Testing on WPX Energy’s Delaware Basin multiwell battery in Loving County, Texas, in March 2017. (Source: Tom Fox/Hart Energy)
DALLAS—Permian Basin drillers have begun to standardize drilling and completion programs that maximize production while keeping costs reasonable, according to the CEO of Dallas-based Haas Engineering, a reserve evaluation firm.
“We’re not seeing as much experimentation now,” Thad Toups told attendees at a Petroleum Engineer’s Club of Dallas luncheon Jan. 11. While “proppant is a driver in recovery,” Toups added as one example, “3,000 pounds [per foot] in my eyes isn’t any better than 2,500 pounds. Unless there is some sort of price change, I think we’re going to be dealing with 2,500 pounds” as something of a Permian standard.

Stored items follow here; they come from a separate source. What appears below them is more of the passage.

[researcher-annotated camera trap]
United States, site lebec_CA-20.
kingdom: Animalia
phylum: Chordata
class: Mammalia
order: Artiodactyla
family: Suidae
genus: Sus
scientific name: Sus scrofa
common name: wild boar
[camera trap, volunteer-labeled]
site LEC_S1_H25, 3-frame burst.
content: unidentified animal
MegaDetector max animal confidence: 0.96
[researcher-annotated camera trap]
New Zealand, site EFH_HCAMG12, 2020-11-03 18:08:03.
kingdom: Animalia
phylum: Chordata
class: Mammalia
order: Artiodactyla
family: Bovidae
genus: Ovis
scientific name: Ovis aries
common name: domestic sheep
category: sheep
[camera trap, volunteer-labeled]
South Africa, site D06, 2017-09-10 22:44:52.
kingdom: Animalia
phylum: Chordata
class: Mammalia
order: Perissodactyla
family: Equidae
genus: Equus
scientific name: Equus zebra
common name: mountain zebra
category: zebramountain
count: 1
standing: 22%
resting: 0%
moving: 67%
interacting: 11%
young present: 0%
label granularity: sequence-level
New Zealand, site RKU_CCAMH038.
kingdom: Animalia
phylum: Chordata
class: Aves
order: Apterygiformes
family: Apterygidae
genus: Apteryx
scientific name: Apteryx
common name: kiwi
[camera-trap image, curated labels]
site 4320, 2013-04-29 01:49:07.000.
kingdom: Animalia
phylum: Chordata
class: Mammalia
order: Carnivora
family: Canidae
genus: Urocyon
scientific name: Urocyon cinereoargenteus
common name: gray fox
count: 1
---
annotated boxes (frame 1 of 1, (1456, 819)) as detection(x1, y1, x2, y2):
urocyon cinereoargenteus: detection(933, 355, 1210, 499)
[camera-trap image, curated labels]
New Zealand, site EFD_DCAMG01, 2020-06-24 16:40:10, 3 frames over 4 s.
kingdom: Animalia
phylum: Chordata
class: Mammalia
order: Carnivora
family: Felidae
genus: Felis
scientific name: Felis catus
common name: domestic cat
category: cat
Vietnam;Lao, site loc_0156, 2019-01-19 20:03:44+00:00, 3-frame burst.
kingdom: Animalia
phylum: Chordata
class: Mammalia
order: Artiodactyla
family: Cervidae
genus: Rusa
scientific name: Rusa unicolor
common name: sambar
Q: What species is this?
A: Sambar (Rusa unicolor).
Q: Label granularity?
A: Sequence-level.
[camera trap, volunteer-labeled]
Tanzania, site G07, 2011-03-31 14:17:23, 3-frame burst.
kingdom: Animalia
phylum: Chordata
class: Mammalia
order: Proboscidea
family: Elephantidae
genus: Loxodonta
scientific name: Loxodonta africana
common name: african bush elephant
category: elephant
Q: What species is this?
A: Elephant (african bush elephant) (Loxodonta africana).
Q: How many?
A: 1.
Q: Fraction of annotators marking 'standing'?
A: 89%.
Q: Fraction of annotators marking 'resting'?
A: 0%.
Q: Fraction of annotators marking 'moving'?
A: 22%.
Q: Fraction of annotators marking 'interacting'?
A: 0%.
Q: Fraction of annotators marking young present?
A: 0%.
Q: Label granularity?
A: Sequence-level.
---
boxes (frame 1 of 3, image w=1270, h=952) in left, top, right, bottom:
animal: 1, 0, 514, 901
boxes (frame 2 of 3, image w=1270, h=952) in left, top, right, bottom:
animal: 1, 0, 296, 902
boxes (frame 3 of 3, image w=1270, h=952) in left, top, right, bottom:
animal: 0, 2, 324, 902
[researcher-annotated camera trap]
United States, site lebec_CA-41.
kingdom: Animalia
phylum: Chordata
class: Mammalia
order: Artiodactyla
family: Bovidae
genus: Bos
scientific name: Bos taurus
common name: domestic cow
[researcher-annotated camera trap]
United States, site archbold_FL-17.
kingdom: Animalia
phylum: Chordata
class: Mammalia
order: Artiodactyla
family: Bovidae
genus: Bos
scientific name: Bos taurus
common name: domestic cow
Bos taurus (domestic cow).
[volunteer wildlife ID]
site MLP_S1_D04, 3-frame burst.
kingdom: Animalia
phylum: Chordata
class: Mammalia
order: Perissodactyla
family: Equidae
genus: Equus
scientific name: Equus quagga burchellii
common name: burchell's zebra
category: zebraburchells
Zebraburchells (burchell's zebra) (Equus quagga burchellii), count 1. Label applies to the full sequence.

Likewise, programs seem to be moving toward consensus on lateral length, well spacing and other factors, he added, as experimentation during a decade of drilling the Permian Basin’s multiple unconventional shales has found diminishing returns with some combinations. Engineers have tried out various ideas to try and generate the highest internal rate of return (IRR) per well for the lowest drilling and completion costs.
Well variables can be enormous, he noted, and that makes cost and reserve projections difficult. Studying the results of completed wells can vary further as operators put wells on with open chokes, or choked back by various amounts. Further production and financial numbers can vary according to differing gas-oil ratios and prices for crude, NGL or gas, as well as when a completed well gets turned on.
“Delaying sales by six months can lower IRR by 10%,” Toups added.
He noted ethane prices, in particular, swung wildly last year, from 25 cents/gallon as the year began to double that at 50 cents in September. “Then Mont Belvieu closed” to additional production and prices dropped.
Likewise, growing associated gas production from the Delaware Basin, a Permian sub-basin, hit limited capacity at the Waha Hub and gas prices fell to zero.
The shale plays are viewed at homogenous but they can still vary widely, he said. The Delaware, for example, varies from “oil in the east to gas in the west and everything in between.” Pore spacing also varies.
Toups described an extensive study Haas Engineering did of EOG Resources Inc. (NYSE: EOG) wells in the Delaware Basin to gain a feel for consistency, based on what one major operator has learned works best. “That makes it easier to see what wells will be like” given more predictable plans developed by one operator.
Looking at the multitude of variables, Toups said it’s easy to understand why operators are beginning to move toward benchmarking program by return on revenue rather than proved reserves.
For 2019, Toups predicted the decline in drilling and completion costs that occurred last year will continue. He noted the Permian Basin may have 5,000 drilled but uncompleted wells “and we won’t see that number dwindle soon” as producers await new pipeline capacity out of the region.